In Srinagar, for the first time since somewhere back in CHINA I actually felt quite "at home" in my hotel. I stayed at a big, rambling old guesthouse run by a local family, which was headed by a generous old patriarch who spent most of his days sitting out front forcing apple slices on all who passed by ("he could manage in English, "Kashmir Apples are best"). Cleaning and things like that were taken care of by a 30sish son, somewhat disabled. It made me happy to see him well taken care of by his big family... he was doing better than so many other disabled guys I've seen on this trip.

The tour work for the hotel was done by a 16 year old nephew, a real cute kid. Strolling one night with a French woman I had met earlier in the day I found him hanging out on a street corner with some much older looking dudes. I chastised him for hanging out with such shady characters (especially on a school night), much to the delight of those shady characters. He took it all in stride, and when the French woman kissed me on each cheek in parting (as the French are prone to doing) the kid demanded to know why I wasn't taking her back to the hotel.

Only in Kashmir, right?

More catching up next time.

Monday, September 03, 2007

Day 99:

So, Srinagar.

I was a little bit lost tonight, trying in vain to find my hotel. I was scared - not of wandering the streets at night and stumbling into a bad neighbourhood, but rather of wandering into a nest of razor wire.

Yikes. It's that kind of town.

Indeed, Srinagar has the feeling of a city under occupation. This was evident to me from the beginning - on either side of the road into town soldiers strolled, carrying automatic weapons and walking slowly, seeing everything. The interior of the city proved to be similar - soldiers, razorwire and pillboxes are everywhere. The region's population is predominantly Shiite Muslim, and the territory is part of what India's 1948 war (and subsequent wars) was fought over.

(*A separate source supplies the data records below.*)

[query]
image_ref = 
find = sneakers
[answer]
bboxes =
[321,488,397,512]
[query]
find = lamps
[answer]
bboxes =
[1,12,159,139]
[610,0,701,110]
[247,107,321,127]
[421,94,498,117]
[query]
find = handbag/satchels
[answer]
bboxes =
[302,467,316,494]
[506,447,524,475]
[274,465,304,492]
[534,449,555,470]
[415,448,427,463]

I didn't explore too much today. Arriving at about 8:00 am after a fourteen hour jeep ride from Ladakh, I sacked out a t a hotel for a few hours before spending the afternoon walking around Dal Lake a bit, which lies at the centre of the city. The lake is pretty enough - full of touristy houseboats and little rowboats it is easy on the eyes. There's a lot of tourist infrastructure in that part of town, though it seems to be catering to only a small number of tourists. It seems that most of the foreign tour groups stopped coming here after the last round of violence, although I spotted a lot of domestic Indian visitors.

It's a shame that the industry is dead, but I'm sure it will come back soon enough. C told me that when the Maoists launched the last general strike in Kathmandu the tourist trade there simply died... but to look at Thamel now one would call her a liar... business is booming.

Oh.... I found a photography shop in town run by a toothless old Indian guy. I went in to buy some postcards (for some reason, postcards are hard to find around here). The guy had an awesome stack of cards left over from the 70s and 80s. I picked out twenty for myself, and as I flipped through the stack I came across a whole lot of old photos, sometimes of Indians and sometimes of westerner: all developed decades ago but never picked up.